Horsley compared Bitcoin ownership to how people already manage money across different systems and accounts.


“Sometimes I use cash. Sometimes I use stablecoins. Sometimes I use wires,” he said. “I don’t only choose one format for that part of my life.


He believes Bitcoin ownership will evolve similarly.


“You can own spot Bitcoin personally and also use a regulated ETF in a retirement account.”


Rather than replacing self-custody, ETFs simply expand access.

And notably, Horsley believes Bitcoin’s payments chapter is still ahead of us, not behind us.


“The last 10 or 15 years has necessarily been focused on whether or not everyone agrees that Bitcoin has value,” he explained.


Now that consensus is forming, usage could evolve naturally.


“Once everyone agrees it has value… then you have the preconditions necessary for somebody to pay with it.”


Michael Saylor and the Rise of “Stretch”


Horsley was also extremely bullish on Michael Saylor and Strategy’s increasingly complex preferred-share products, which he referred to as “Stretch.”


“I think it’s remarkable,” he said. “I think it’s a testament to clarity of thought.”


While critics question whether these instruments are sustainable long term, Horsley believes they represent genuine financial innovation.

He compared them to disruptive consumer technologies like Snapchat, initially misunderstood but deeply aligned with what users actually wanted.


“People want a stable NAV. They want a yield greater than 10%. And they think Bitcoin is great collateral.”


To Horsley, the skepticism surrounding these products is exactly what breakthrough innovation usually looks like.


“It’s different, surprising, but clearly appealing to things people want.”

“I think this thing is a juggernaut.
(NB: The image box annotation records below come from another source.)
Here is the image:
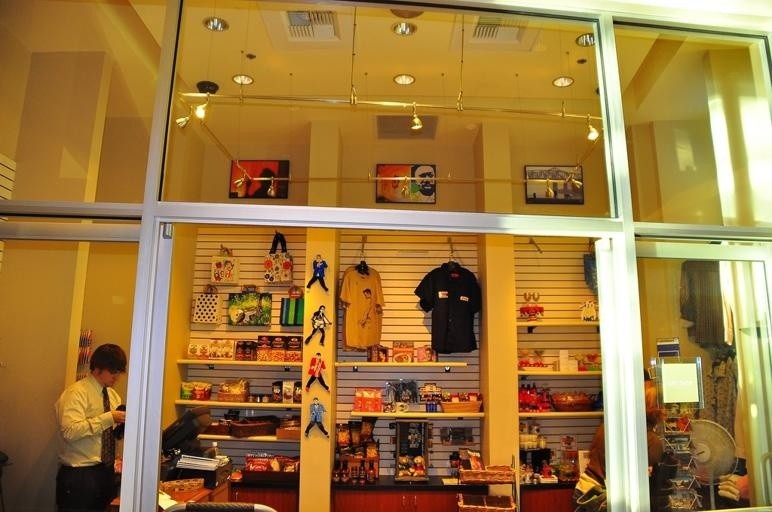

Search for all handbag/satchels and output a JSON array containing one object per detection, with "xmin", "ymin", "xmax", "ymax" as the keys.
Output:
[{"xmin": 193, "ymin": 232, "xmax": 304, "ymax": 326}]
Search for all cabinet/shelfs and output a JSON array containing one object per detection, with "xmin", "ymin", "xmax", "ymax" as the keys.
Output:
[
  {"xmin": 662, "ymin": 411, "xmax": 703, "ymax": 470},
  {"xmin": 110, "ymin": 481, "xmax": 228, "ymax": 510},
  {"xmin": 520, "ymin": 319, "xmax": 604, "ymax": 418}
]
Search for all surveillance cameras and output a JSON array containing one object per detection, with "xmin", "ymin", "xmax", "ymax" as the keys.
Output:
[{"xmin": 196, "ymin": 81, "xmax": 219, "ymax": 94}]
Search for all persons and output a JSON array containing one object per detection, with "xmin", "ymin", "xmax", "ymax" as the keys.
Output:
[
  {"xmin": 307, "ymin": 255, "xmax": 329, "ymax": 296},
  {"xmin": 305, "ymin": 305, "xmax": 329, "ymax": 346},
  {"xmin": 410, "ymin": 164, "xmax": 436, "ymax": 203},
  {"xmin": 244, "ymin": 168, "xmax": 275, "ymax": 199},
  {"xmin": 571, "ymin": 370, "xmax": 679, "ymax": 512},
  {"xmin": 53, "ymin": 344, "xmax": 127, "ymax": 512},
  {"xmin": 305, "ymin": 353, "xmax": 330, "ymax": 392},
  {"xmin": 304, "ymin": 398, "xmax": 329, "ymax": 439}
]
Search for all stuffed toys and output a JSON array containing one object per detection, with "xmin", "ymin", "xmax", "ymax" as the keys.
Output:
[{"xmin": 398, "ymin": 456, "xmax": 426, "ymax": 477}]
I think it’s early innings.”


Why the Four-Year Cycle Is Dead


The biggest headline from the interview was Horsley’s conviction that crypto’s traditional market structure is over.


“I think the four-year cycle’s dead.”


His reasoning was simple: the old pattern already broke.


“The four-year cycle stipulates that you have three years of up markets and then one year of down market. Last year was down, so it’s over.”


Instead, Horsley believes crypto is entering a fundamentally different phase driven by institutional adoption and mainstream financial integration.


“This chapter is going to be characterized by the mainstream,” he said.


That means:

  • Bigger institutions

  • Fewer major players

  • More regulation

  • More adoption

  • Less purely speculative behavior


He pointed out that investors now discuss firms like Morgan Stanley and stablecoins as much as crypto-native exchanges or altcoins. The market structure itself is changing.

While Horsley acknowledged this new phase may “feel different,” he sounded overwhelmingly optimistic about where things are heading.

“This is not the end,” he said, referencing a Winston Churchill quote. “It’s the end of the beginning.”